MGGS is an Advanced Thinking School

We wish our students to be intellectually sharp, agile thinkers – we are an Advanced Thinking School, and proud of it!

Maidstone Grammar School for Girls is currently one of only four Advanced Thinking Schools in the secondary sector, as accredited by the University of Exeter. We believe that advanced thinking plays an important part in helping our students learn as effectively as possible and equips them with the resilience, persistence and independence for a successful future.
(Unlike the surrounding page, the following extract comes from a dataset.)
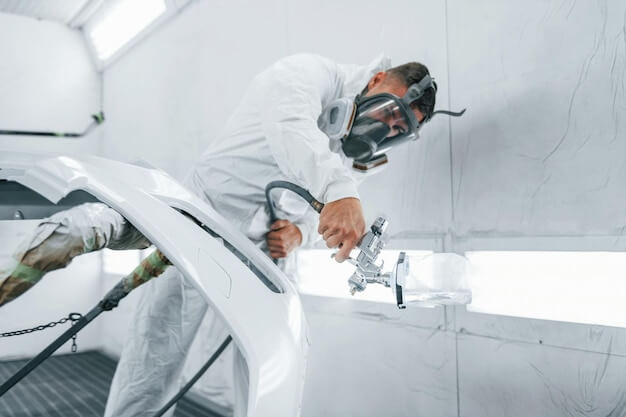 Photo in protective mask painting the car caucasian automobile repairman in uniform works in garage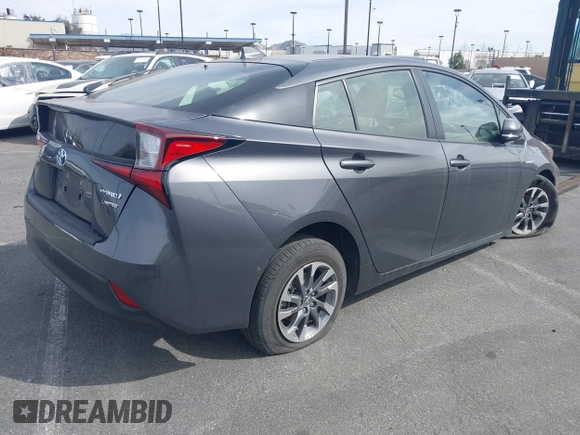 2020 Toyota Prius L Eco z VIN JTDKARFU9L3104882, wystawiony jako IAAI lot #41243035 z przebiegiem 29 013 mil mil oraz . Historia ofert i sprzedaży dostępna na DreamBid. Obrazek 4.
Our vision is to create an ethos within the school so that effective learning dispositions become an integral part of our students’ nature. We wish our students to be intellectually sharp, agile thinkers who can think creatively and understand the subtlety & nuance of language and argument. We also want them to be able to draw upon learning experiences & strategies to help solve problems and questions that they do not automatically know the answers to.

By concentrating upon the thinking and learning processes we hope our students will be able to develop effective dispositions or ‘Habits of Mind’ including striving for accuracy, thinking flexibly, asking perceptive questions and being able to ‘think about thinking‘. Understanding the latter helps the person know how to go about solving a problem.

MGGS and the University of Exeter Logo

The school’s intention to develop students’ learning through ‘enquiry, extension and enrichment’ is exemplified well in the Year 7 ‘Big Questions’, and is proving highly successful in developing personal initiative and thinking skills.

Ofsted

In lessons students will be encouraged to use their thinking skills in a variety of ways including:

  • Developing the ability to ask perceptive and thoughtful questions to enhance learning

  • Developing Higher order thinking skills: being able to analyse, synthesise and evaluate ideas and information along with creative thinking are all higher order thinking skills

  • Developing Creative thinking: being able to ‘think outside the box’, to look at problems and issues from different perspectives and offer different, unusual and unique solutions

  • Using a range of ‘thinking tools’ such as Edward De Bono’s Six Hats and David Hyerle’s Thinking Maps and Tony Ryan’s Thinker’s Keys to support the learning process.

Find out more about Thinking Skills

The school has a very visible and strong ethos, in which students are encouraged to develop as articulate, critical, creative and reflective thinkers, and it is evident that Thinking Skills approaches are central to student learning and development.